The United States and Indonesia are gearing up for a trade dispute. While the United States has been looking to Indonesia and its massive domestic population for a new and largely untapped market, the United States is now charging Indonesia with unfair practices. Indonesia is trying to reduce the import of some of the United States favorite products, including meat and horticultural products. This instigated domestic tensions in the United States, among a population growing weary of globalization, international demand, and the loss of jobs to overseas companies. This battle could turn out to be larger than similar fights in recent years.
The United States has found itself facing import bans and restrictions for its meat and agricultural products to numerous times in the past. The U.S. has gotten into high profile battles with European nations and numerous other countries over its agricultural practices. The reasons behind these on going battles stem from a wide variety of issues, ranging from uncompetitive practices to the use of growth hormones.
At the heart of the battle is Indonesia's system for import licenses and its system of quotas. The United States has charged that the import licensing system is far too complex and opaque. According to the U.S. government, these licenses amount to unjust market restrictions. To make matters worse, the Indonesia government has announced that it will dramatically reduce quotas for imported meat. So far the Indonesian government has offered few justifications for the new measures, though the Indonesian government has stated a desire to become self-sufficient in beef production by 2014.
Indonesia would appear to have the most to risk in this battle, however, as the current 26 billion dollars in trade conducted between the two nations sharply favors Indonesia. With tensions already running high among the American population, which has seen thousands of jobs shipped abroad, Indonesians may find themselves strung up in a hornet's nest. Congress members from the so-called 'Bread Basket countries of the U.S.A.' are known to be fiercely protective of the U.S. agricultural sector. Now, with tough global economic conditions said Congress members are likely to drum up strong support from non agricultural states.
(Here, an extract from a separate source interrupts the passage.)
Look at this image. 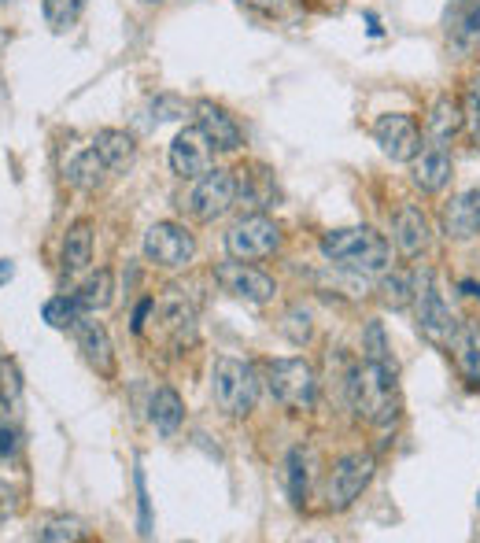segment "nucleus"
<instances>
[{"label":"nucleus","mask_w":480,"mask_h":543,"mask_svg":"<svg viewBox=\"0 0 480 543\" xmlns=\"http://www.w3.org/2000/svg\"><path fill=\"white\" fill-rule=\"evenodd\" d=\"M381 303L392 311L414 307V274H384L381 281Z\"/></svg>","instance_id":"393cba45"},{"label":"nucleus","mask_w":480,"mask_h":543,"mask_svg":"<svg viewBox=\"0 0 480 543\" xmlns=\"http://www.w3.org/2000/svg\"><path fill=\"white\" fill-rule=\"evenodd\" d=\"M285 477H288V499H292V507H303V499H307V455H303V447H292L288 451V462H285Z\"/></svg>","instance_id":"cd10ccee"},{"label":"nucleus","mask_w":480,"mask_h":543,"mask_svg":"<svg viewBox=\"0 0 480 543\" xmlns=\"http://www.w3.org/2000/svg\"><path fill=\"white\" fill-rule=\"evenodd\" d=\"M74 337H78V348H82L85 362H89L100 377L111 381V377H115V348H111V337H108V329H104V322L82 314L78 326H74Z\"/></svg>","instance_id":"4468645a"},{"label":"nucleus","mask_w":480,"mask_h":543,"mask_svg":"<svg viewBox=\"0 0 480 543\" xmlns=\"http://www.w3.org/2000/svg\"><path fill=\"white\" fill-rule=\"evenodd\" d=\"M192 111H196V126L211 137V145H215L218 152H237V148L244 145V130H240V122L233 119L226 108H218L215 100H200Z\"/></svg>","instance_id":"2eb2a0df"},{"label":"nucleus","mask_w":480,"mask_h":543,"mask_svg":"<svg viewBox=\"0 0 480 543\" xmlns=\"http://www.w3.org/2000/svg\"><path fill=\"white\" fill-rule=\"evenodd\" d=\"M185 100L178 97V93H159L156 100H152V115H156L159 122H170V119H185Z\"/></svg>","instance_id":"473e14b6"},{"label":"nucleus","mask_w":480,"mask_h":543,"mask_svg":"<svg viewBox=\"0 0 480 543\" xmlns=\"http://www.w3.org/2000/svg\"><path fill=\"white\" fill-rule=\"evenodd\" d=\"M96 156L108 163L111 174H122V170L133 167V159H137V141H133L126 130H100L96 133Z\"/></svg>","instance_id":"6ab92c4d"},{"label":"nucleus","mask_w":480,"mask_h":543,"mask_svg":"<svg viewBox=\"0 0 480 543\" xmlns=\"http://www.w3.org/2000/svg\"><path fill=\"white\" fill-rule=\"evenodd\" d=\"M373 470H377V462H373L370 451H351L336 462L333 473H329V488H325L329 510H348L366 492V484L373 481Z\"/></svg>","instance_id":"1a4fd4ad"},{"label":"nucleus","mask_w":480,"mask_h":543,"mask_svg":"<svg viewBox=\"0 0 480 543\" xmlns=\"http://www.w3.org/2000/svg\"><path fill=\"white\" fill-rule=\"evenodd\" d=\"M233 204H237V170L211 167L204 178H196L185 207L196 222H218Z\"/></svg>","instance_id":"423d86ee"},{"label":"nucleus","mask_w":480,"mask_h":543,"mask_svg":"<svg viewBox=\"0 0 480 543\" xmlns=\"http://www.w3.org/2000/svg\"><path fill=\"white\" fill-rule=\"evenodd\" d=\"M82 314H85L82 303L74 300V296H52V300L41 307V318H45L52 329H74Z\"/></svg>","instance_id":"a878e982"},{"label":"nucleus","mask_w":480,"mask_h":543,"mask_svg":"<svg viewBox=\"0 0 480 543\" xmlns=\"http://www.w3.org/2000/svg\"><path fill=\"white\" fill-rule=\"evenodd\" d=\"M15 278V263L12 259H0V285H8Z\"/></svg>","instance_id":"4c0bfd02"},{"label":"nucleus","mask_w":480,"mask_h":543,"mask_svg":"<svg viewBox=\"0 0 480 543\" xmlns=\"http://www.w3.org/2000/svg\"><path fill=\"white\" fill-rule=\"evenodd\" d=\"M170 170L185 181H196L204 178L211 163H215V145H211V137H207L200 126H185V130L170 141Z\"/></svg>","instance_id":"9b49d317"},{"label":"nucleus","mask_w":480,"mask_h":543,"mask_svg":"<svg viewBox=\"0 0 480 543\" xmlns=\"http://www.w3.org/2000/svg\"><path fill=\"white\" fill-rule=\"evenodd\" d=\"M477 507H480V495H477Z\"/></svg>","instance_id":"37998d69"},{"label":"nucleus","mask_w":480,"mask_h":543,"mask_svg":"<svg viewBox=\"0 0 480 543\" xmlns=\"http://www.w3.org/2000/svg\"><path fill=\"white\" fill-rule=\"evenodd\" d=\"M444 233L451 241L480 237V189H466L444 207Z\"/></svg>","instance_id":"a211bd4d"},{"label":"nucleus","mask_w":480,"mask_h":543,"mask_svg":"<svg viewBox=\"0 0 480 543\" xmlns=\"http://www.w3.org/2000/svg\"><path fill=\"white\" fill-rule=\"evenodd\" d=\"M462 111H466V130L480 122V74H473V82L466 85V97H462Z\"/></svg>","instance_id":"72a5a7b5"},{"label":"nucleus","mask_w":480,"mask_h":543,"mask_svg":"<svg viewBox=\"0 0 480 543\" xmlns=\"http://www.w3.org/2000/svg\"><path fill=\"white\" fill-rule=\"evenodd\" d=\"M82 536H85L82 521H74V518H52L45 529L37 532V540H45V543H74V540H82Z\"/></svg>","instance_id":"7c9ffc66"},{"label":"nucleus","mask_w":480,"mask_h":543,"mask_svg":"<svg viewBox=\"0 0 480 543\" xmlns=\"http://www.w3.org/2000/svg\"><path fill=\"white\" fill-rule=\"evenodd\" d=\"M432 241L429 218L418 204H399L396 215H392V244L403 259H418Z\"/></svg>","instance_id":"ddd939ff"},{"label":"nucleus","mask_w":480,"mask_h":543,"mask_svg":"<svg viewBox=\"0 0 480 543\" xmlns=\"http://www.w3.org/2000/svg\"><path fill=\"white\" fill-rule=\"evenodd\" d=\"M414 314H418V333L429 340L432 348H451L458 337V318L444 303V296L436 292L432 270H418L414 274Z\"/></svg>","instance_id":"20e7f679"},{"label":"nucleus","mask_w":480,"mask_h":543,"mask_svg":"<svg viewBox=\"0 0 480 543\" xmlns=\"http://www.w3.org/2000/svg\"><path fill=\"white\" fill-rule=\"evenodd\" d=\"M277 248H281V226L266 215H244L237 226L226 233L229 259H244V263H252V259L274 255Z\"/></svg>","instance_id":"6e6552de"},{"label":"nucleus","mask_w":480,"mask_h":543,"mask_svg":"<svg viewBox=\"0 0 480 543\" xmlns=\"http://www.w3.org/2000/svg\"><path fill=\"white\" fill-rule=\"evenodd\" d=\"M111 296H115V278H111V270H96L93 278H89L82 289L74 292V300L82 303L85 314L104 311V307L111 303Z\"/></svg>","instance_id":"b1692460"},{"label":"nucleus","mask_w":480,"mask_h":543,"mask_svg":"<svg viewBox=\"0 0 480 543\" xmlns=\"http://www.w3.org/2000/svg\"><path fill=\"white\" fill-rule=\"evenodd\" d=\"M23 392V377H19V366L15 362H0V407H12Z\"/></svg>","instance_id":"2f4dec72"},{"label":"nucleus","mask_w":480,"mask_h":543,"mask_svg":"<svg viewBox=\"0 0 480 543\" xmlns=\"http://www.w3.org/2000/svg\"><path fill=\"white\" fill-rule=\"evenodd\" d=\"M462 130H466V111H462V100H455V97H436V100H432L429 115H425V137H429V145L447 148Z\"/></svg>","instance_id":"f3484780"},{"label":"nucleus","mask_w":480,"mask_h":543,"mask_svg":"<svg viewBox=\"0 0 480 543\" xmlns=\"http://www.w3.org/2000/svg\"><path fill=\"white\" fill-rule=\"evenodd\" d=\"M148 311H156V300L137 303V311H133V333H141V329H144V318H148Z\"/></svg>","instance_id":"c9c22d12"},{"label":"nucleus","mask_w":480,"mask_h":543,"mask_svg":"<svg viewBox=\"0 0 480 543\" xmlns=\"http://www.w3.org/2000/svg\"><path fill=\"white\" fill-rule=\"evenodd\" d=\"M244 8H255V12H281V0H240Z\"/></svg>","instance_id":"e433bc0d"},{"label":"nucleus","mask_w":480,"mask_h":543,"mask_svg":"<svg viewBox=\"0 0 480 543\" xmlns=\"http://www.w3.org/2000/svg\"><path fill=\"white\" fill-rule=\"evenodd\" d=\"M455 37L462 49L480 45V0H469L466 8L455 15Z\"/></svg>","instance_id":"c756f323"},{"label":"nucleus","mask_w":480,"mask_h":543,"mask_svg":"<svg viewBox=\"0 0 480 543\" xmlns=\"http://www.w3.org/2000/svg\"><path fill=\"white\" fill-rule=\"evenodd\" d=\"M362 359L381 362V366H392V370H396V362H392V344H388L384 326L377 318H370L366 329H362Z\"/></svg>","instance_id":"bb28decb"},{"label":"nucleus","mask_w":480,"mask_h":543,"mask_svg":"<svg viewBox=\"0 0 480 543\" xmlns=\"http://www.w3.org/2000/svg\"><path fill=\"white\" fill-rule=\"evenodd\" d=\"M373 141L381 145V152L392 163H414L421 148V126L414 122V115H403V111H388V115H377L373 122Z\"/></svg>","instance_id":"9d476101"},{"label":"nucleus","mask_w":480,"mask_h":543,"mask_svg":"<svg viewBox=\"0 0 480 543\" xmlns=\"http://www.w3.org/2000/svg\"><path fill=\"white\" fill-rule=\"evenodd\" d=\"M211 396H215V407L226 418H244V414L255 411V399H259V377H255V366L244 359H215V370H211Z\"/></svg>","instance_id":"7ed1b4c3"},{"label":"nucleus","mask_w":480,"mask_h":543,"mask_svg":"<svg viewBox=\"0 0 480 543\" xmlns=\"http://www.w3.org/2000/svg\"><path fill=\"white\" fill-rule=\"evenodd\" d=\"M19 451V433L15 429H0V459H8Z\"/></svg>","instance_id":"f704fd0d"},{"label":"nucleus","mask_w":480,"mask_h":543,"mask_svg":"<svg viewBox=\"0 0 480 543\" xmlns=\"http://www.w3.org/2000/svg\"><path fill=\"white\" fill-rule=\"evenodd\" d=\"M451 348H455L458 374H462L466 388H480V329H473V326L458 329V337Z\"/></svg>","instance_id":"5701e85b"},{"label":"nucleus","mask_w":480,"mask_h":543,"mask_svg":"<svg viewBox=\"0 0 480 543\" xmlns=\"http://www.w3.org/2000/svg\"><path fill=\"white\" fill-rule=\"evenodd\" d=\"M148 418L156 425L159 436H174L185 422V403L174 388H159L156 396H152V407H148Z\"/></svg>","instance_id":"4be33fe9"},{"label":"nucleus","mask_w":480,"mask_h":543,"mask_svg":"<svg viewBox=\"0 0 480 543\" xmlns=\"http://www.w3.org/2000/svg\"><path fill=\"white\" fill-rule=\"evenodd\" d=\"M215 281L222 285V292L237 296V300H248V303H270L277 292V281L270 278V274H263V270H255L252 263H244V259L218 263Z\"/></svg>","instance_id":"f8f14e48"},{"label":"nucleus","mask_w":480,"mask_h":543,"mask_svg":"<svg viewBox=\"0 0 480 543\" xmlns=\"http://www.w3.org/2000/svg\"><path fill=\"white\" fill-rule=\"evenodd\" d=\"M67 185H74V189H82V193H93V189H100L104 185V174H111L108 163L96 156V148H85L82 156H74L71 163H67Z\"/></svg>","instance_id":"412c9836"},{"label":"nucleus","mask_w":480,"mask_h":543,"mask_svg":"<svg viewBox=\"0 0 480 543\" xmlns=\"http://www.w3.org/2000/svg\"><path fill=\"white\" fill-rule=\"evenodd\" d=\"M322 255L340 270L355 274H384L392 266V244L370 226H348V230H329L322 237Z\"/></svg>","instance_id":"f03ea898"},{"label":"nucleus","mask_w":480,"mask_h":543,"mask_svg":"<svg viewBox=\"0 0 480 543\" xmlns=\"http://www.w3.org/2000/svg\"><path fill=\"white\" fill-rule=\"evenodd\" d=\"M462 289H466V292H473V296H480V285H473V281H466V285H462Z\"/></svg>","instance_id":"ea45409f"},{"label":"nucleus","mask_w":480,"mask_h":543,"mask_svg":"<svg viewBox=\"0 0 480 543\" xmlns=\"http://www.w3.org/2000/svg\"><path fill=\"white\" fill-rule=\"evenodd\" d=\"M0 49H8V30L0 26Z\"/></svg>","instance_id":"a19ab883"},{"label":"nucleus","mask_w":480,"mask_h":543,"mask_svg":"<svg viewBox=\"0 0 480 543\" xmlns=\"http://www.w3.org/2000/svg\"><path fill=\"white\" fill-rule=\"evenodd\" d=\"M348 403L362 422L392 425L399 418L396 370H392V366H381V362L362 359L348 374Z\"/></svg>","instance_id":"f257e3e1"},{"label":"nucleus","mask_w":480,"mask_h":543,"mask_svg":"<svg viewBox=\"0 0 480 543\" xmlns=\"http://www.w3.org/2000/svg\"><path fill=\"white\" fill-rule=\"evenodd\" d=\"M89 263H93V226L89 222H74L71 230L63 233L60 266L63 274H82Z\"/></svg>","instance_id":"aec40b11"},{"label":"nucleus","mask_w":480,"mask_h":543,"mask_svg":"<svg viewBox=\"0 0 480 543\" xmlns=\"http://www.w3.org/2000/svg\"><path fill=\"white\" fill-rule=\"evenodd\" d=\"M85 12V0H45V23L52 30H71Z\"/></svg>","instance_id":"c85d7f7f"},{"label":"nucleus","mask_w":480,"mask_h":543,"mask_svg":"<svg viewBox=\"0 0 480 543\" xmlns=\"http://www.w3.org/2000/svg\"><path fill=\"white\" fill-rule=\"evenodd\" d=\"M451 174H455V163L447 156V148H440V145H425L418 156H414V163H410V178H414V185L429 196L444 193L447 185H451Z\"/></svg>","instance_id":"dca6fc26"},{"label":"nucleus","mask_w":480,"mask_h":543,"mask_svg":"<svg viewBox=\"0 0 480 543\" xmlns=\"http://www.w3.org/2000/svg\"><path fill=\"white\" fill-rule=\"evenodd\" d=\"M266 388L288 411H311L318 399V377L307 359H270L266 362Z\"/></svg>","instance_id":"39448f33"},{"label":"nucleus","mask_w":480,"mask_h":543,"mask_svg":"<svg viewBox=\"0 0 480 543\" xmlns=\"http://www.w3.org/2000/svg\"><path fill=\"white\" fill-rule=\"evenodd\" d=\"M466 4H469V0H451V8H455V12H462Z\"/></svg>","instance_id":"79ce46f5"},{"label":"nucleus","mask_w":480,"mask_h":543,"mask_svg":"<svg viewBox=\"0 0 480 543\" xmlns=\"http://www.w3.org/2000/svg\"><path fill=\"white\" fill-rule=\"evenodd\" d=\"M469 133H473V145L480 148V122H477V126H469Z\"/></svg>","instance_id":"58836bf2"},{"label":"nucleus","mask_w":480,"mask_h":543,"mask_svg":"<svg viewBox=\"0 0 480 543\" xmlns=\"http://www.w3.org/2000/svg\"><path fill=\"white\" fill-rule=\"evenodd\" d=\"M144 259L159 270H185L196 259V237L181 222H156L144 233Z\"/></svg>","instance_id":"0eeeda50"}]
</instances>
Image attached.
For one, the United States has come under fire for its massive subsides to corn and other agricultural operations. USA corn growers are given over 5 billion dollars a year in direct subsides, and total farm related subsides top 10 billion dollars per year, allowing U.S. farmers to sell corn and other products at far lower rates than the market would otherwise allow.
This corn is then used to feed livestock and in other operations which helps lower the costs of meat. Numerous countries have charged that these subsides create a market in which domestic farmers cannot compete. The United States has even been accused of “dumping” meat and agricultural products, referring to its sale of goods at a lower price than it costs to produce.
While countries may have legitimate reasons to complain, excuses are often used to protect markets at any costs. For example, the European Union gained infamy for trying to regulate the size and shape of bananas in a way that would have greatly favored European banana growers and all but excluded bananas imported from the Caribbean and elsewhere. These regulations would later be repealed due to intense international pressure. The case between the United States and Indonesia is now being brought up in the World Trade Organization, which will ultimately have to decide if Indonesia is violating international trade standards.
With relations now growing warmer and warmer between the United States and Indonesia, this trade snafu runs the risk of spiraling into a bigger confrontation. Still, there appears to be little risk as of yet that the current battle over agricultural goods will spill over into other sectors. There is a risk, however, that Australia and other agriculture exporters could be drawn into the fight. The case is now making its way to the World Trade Organization for review, though the outcome of the WTO's intervention at this point is uncertain.